Syn milionera oszukiwał na maseczkach i rękawiczkach
Maciej W. to syn majętnego biznesmena, który w 2020 roku postanowił się usamodzielnić. Jak informuje Dziennik Łódzki, w związku z tym mężczyzna zmienił pracę i nawiązał kontakt z Łukaszem T. z firmy P., który ujawnił mu, że planuje produkować maseczki ochronne. W odpowiedzi Maciej W. zapewnił, że jest w stanie pozyskać duże zamówienie na maseczki z pewnej firmy kurierskiej.
W tej sytuacji Łukasz T. kupił niezbędny do produkcji maseczek sprzęt, oskarżony natomiast skontaktował się z Dariuszem S. z firmy kurierskiej i zaczął go namawiać do zakupu maseczek. Wtedy spotkał się z odmową. Nie dał jednak za wygraną i w imieniu firmy kurierskiej przesłał mailem do firmy zamówienie na dostawę 100 tysięcy maseczek wartych 500 tysięcy złotych. Jak uważa prokuratura, zamówienie było podrobione.

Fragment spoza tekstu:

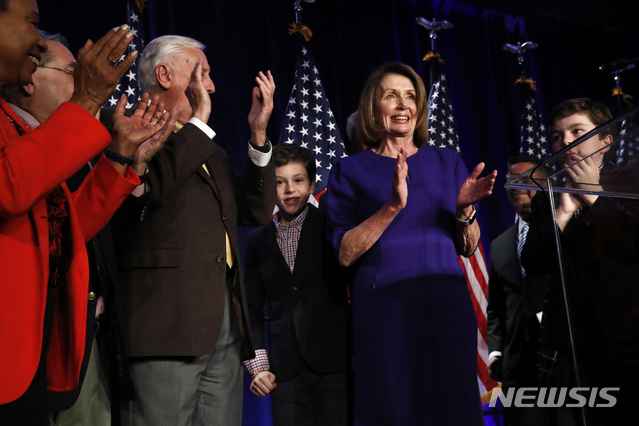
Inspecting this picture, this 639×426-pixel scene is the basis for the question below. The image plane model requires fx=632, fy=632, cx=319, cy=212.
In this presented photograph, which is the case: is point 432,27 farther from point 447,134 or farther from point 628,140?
point 628,140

Nieudany finał transakcji maseczkami
Jak się okazało, firma wyprodukowała maseczki, których firma kurierska ich nie kupiła, ponieważ "wcale ich nie zamawiała". Według śledczych, firma P. sprzedała na rynku tylko część wyprodukowanych maseczek i to po zaniżonej cenie, ponosząc ogromne straty.
Dodatkowo Maciej W. pobrał z firmy P. 15 tysięcy maseczek dla innego kontrahenta, które sprzedał na własny rachunek.
Straciła także łódzka fundacja
Przez Macieja W. straty poniosła także jedna z łódzkich fundacji. Oskarżony miał pobrać od niej natomiast 50 tysięcy złotych zaliczki na zakup rękawiczek nitrylowych. Pieniędzy oczywiście nie oddał, mimo że transakcja nie doszła do skutku.